Rewrite the lines below with every "green plant" changed to "leafy shrub" and nothing else altered.

*Stored data:*
·····

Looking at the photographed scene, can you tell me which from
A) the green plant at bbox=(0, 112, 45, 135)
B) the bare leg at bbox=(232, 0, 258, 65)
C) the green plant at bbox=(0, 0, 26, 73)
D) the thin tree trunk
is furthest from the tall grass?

·····

*Solution below:*
Looking at the photographed scene, can you tell me which from
A) the leafy shrub at bbox=(0, 112, 45, 135)
B) the bare leg at bbox=(232, 0, 258, 65)
C) the leafy shrub at bbox=(0, 0, 26, 73)
D) the thin tree trunk
is furthest from the tall grass?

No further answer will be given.